■ Supplied material:
-*-*-
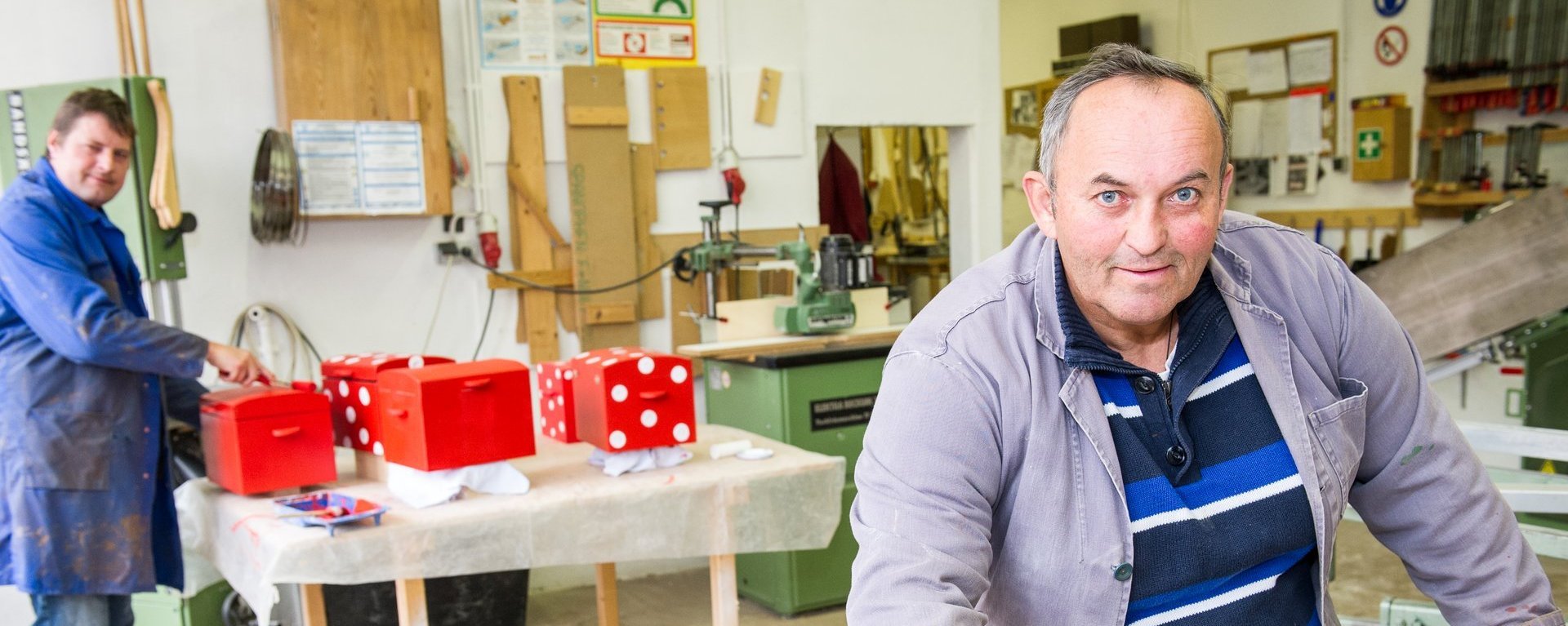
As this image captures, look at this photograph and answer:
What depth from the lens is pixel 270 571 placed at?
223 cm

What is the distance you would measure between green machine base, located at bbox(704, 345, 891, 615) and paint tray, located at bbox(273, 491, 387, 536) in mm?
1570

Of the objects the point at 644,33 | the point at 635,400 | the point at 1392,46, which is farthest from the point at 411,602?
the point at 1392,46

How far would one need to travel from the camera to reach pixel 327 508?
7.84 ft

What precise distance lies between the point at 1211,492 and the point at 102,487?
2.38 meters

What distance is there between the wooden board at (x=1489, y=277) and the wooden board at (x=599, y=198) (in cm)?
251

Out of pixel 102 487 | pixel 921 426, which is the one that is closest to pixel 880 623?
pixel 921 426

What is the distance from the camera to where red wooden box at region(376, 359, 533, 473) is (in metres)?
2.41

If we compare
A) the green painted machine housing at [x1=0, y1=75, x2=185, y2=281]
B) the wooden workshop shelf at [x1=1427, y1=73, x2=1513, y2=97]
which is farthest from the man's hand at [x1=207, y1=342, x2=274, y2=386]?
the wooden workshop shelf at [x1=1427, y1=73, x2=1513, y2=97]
-*-*-
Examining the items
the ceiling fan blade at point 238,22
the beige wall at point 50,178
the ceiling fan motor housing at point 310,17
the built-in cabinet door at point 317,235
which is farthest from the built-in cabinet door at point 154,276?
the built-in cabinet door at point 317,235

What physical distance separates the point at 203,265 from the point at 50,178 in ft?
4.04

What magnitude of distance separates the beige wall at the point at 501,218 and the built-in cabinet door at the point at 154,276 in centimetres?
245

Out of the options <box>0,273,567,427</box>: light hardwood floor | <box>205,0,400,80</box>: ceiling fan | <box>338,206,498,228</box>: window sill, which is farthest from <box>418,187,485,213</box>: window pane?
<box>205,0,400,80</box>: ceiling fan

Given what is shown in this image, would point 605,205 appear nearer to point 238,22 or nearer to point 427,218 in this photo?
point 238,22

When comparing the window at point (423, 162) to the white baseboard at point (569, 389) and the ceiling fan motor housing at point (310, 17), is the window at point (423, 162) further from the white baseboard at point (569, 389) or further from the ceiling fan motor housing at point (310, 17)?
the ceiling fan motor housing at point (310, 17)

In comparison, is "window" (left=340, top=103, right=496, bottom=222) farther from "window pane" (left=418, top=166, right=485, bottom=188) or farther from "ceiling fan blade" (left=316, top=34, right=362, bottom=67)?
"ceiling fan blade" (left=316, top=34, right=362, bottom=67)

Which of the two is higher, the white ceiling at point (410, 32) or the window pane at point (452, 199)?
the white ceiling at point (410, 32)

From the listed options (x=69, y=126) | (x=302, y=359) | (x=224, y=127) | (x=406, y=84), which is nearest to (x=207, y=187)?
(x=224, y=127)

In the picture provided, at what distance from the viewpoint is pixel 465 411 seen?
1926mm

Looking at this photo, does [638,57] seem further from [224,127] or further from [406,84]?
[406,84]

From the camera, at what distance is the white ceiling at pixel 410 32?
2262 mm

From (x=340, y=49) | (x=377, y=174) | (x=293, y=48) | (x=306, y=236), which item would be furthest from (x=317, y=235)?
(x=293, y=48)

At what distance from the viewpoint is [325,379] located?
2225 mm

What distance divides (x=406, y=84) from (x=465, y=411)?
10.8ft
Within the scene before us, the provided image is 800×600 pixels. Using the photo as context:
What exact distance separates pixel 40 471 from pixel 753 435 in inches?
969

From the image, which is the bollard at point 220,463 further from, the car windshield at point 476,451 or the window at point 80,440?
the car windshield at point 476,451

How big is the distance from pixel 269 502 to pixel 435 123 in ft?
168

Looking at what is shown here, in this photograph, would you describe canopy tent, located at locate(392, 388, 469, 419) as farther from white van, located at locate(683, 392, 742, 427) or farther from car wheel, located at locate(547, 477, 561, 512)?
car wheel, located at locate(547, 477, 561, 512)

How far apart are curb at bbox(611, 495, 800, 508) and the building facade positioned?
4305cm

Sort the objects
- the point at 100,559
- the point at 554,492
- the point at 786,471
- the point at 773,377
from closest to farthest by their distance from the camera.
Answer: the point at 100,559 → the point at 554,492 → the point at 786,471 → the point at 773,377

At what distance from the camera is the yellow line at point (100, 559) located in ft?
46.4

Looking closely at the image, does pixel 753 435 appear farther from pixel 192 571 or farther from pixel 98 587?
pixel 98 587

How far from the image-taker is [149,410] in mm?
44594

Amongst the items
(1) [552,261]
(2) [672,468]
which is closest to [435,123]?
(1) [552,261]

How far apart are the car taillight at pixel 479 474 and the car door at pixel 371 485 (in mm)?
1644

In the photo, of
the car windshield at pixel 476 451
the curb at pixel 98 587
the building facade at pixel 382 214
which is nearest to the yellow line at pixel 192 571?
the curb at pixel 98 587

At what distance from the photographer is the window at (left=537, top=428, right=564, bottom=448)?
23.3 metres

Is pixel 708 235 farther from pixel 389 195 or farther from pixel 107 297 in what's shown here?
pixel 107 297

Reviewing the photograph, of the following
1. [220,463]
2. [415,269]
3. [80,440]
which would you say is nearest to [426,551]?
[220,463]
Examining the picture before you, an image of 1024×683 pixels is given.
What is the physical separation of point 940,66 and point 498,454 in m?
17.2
-*-*-
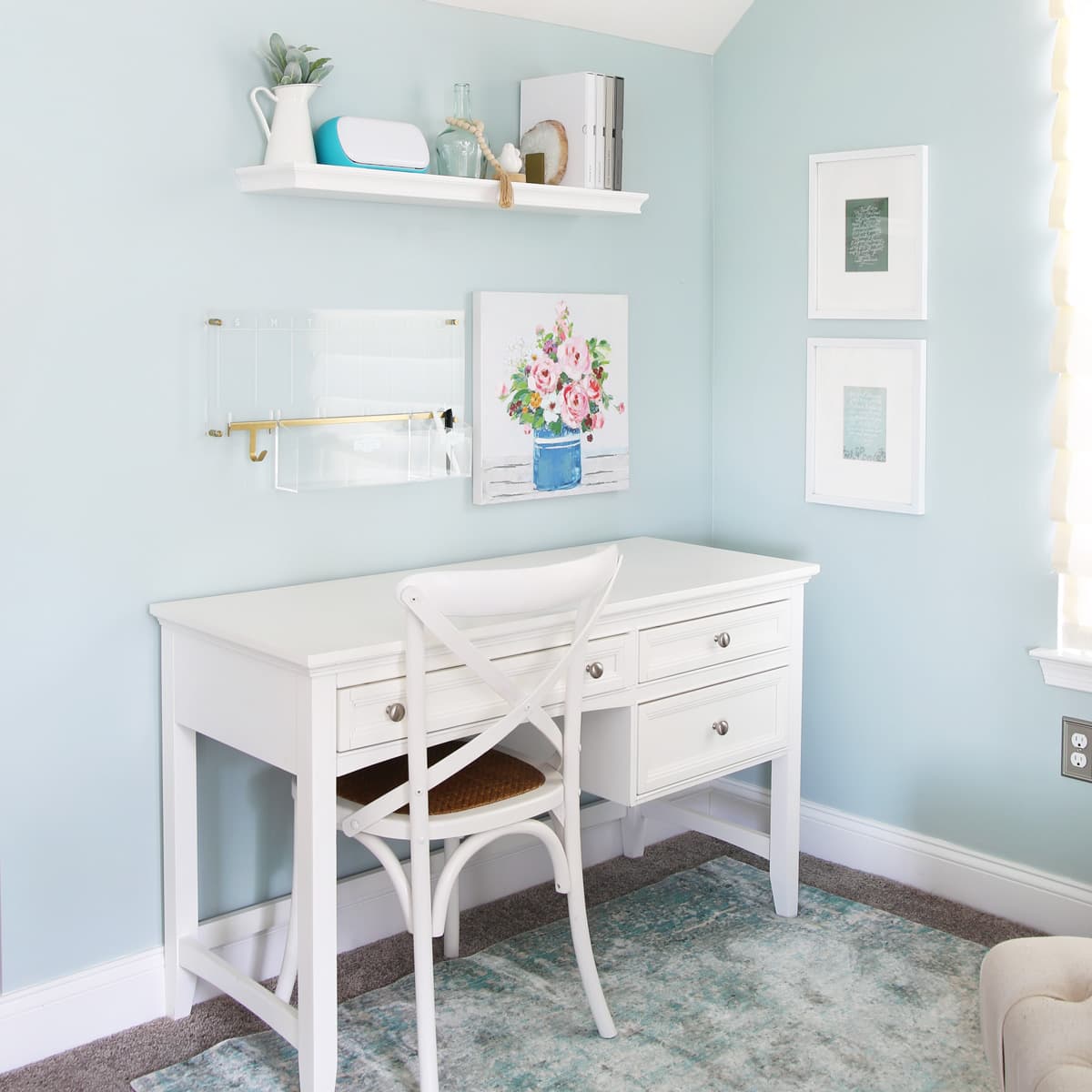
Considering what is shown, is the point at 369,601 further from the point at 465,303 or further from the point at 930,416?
-*-*-
■ Short problem: How many lines in the items above contain the word "wooden"? Reply with the number alone.

■ Output of the task: 4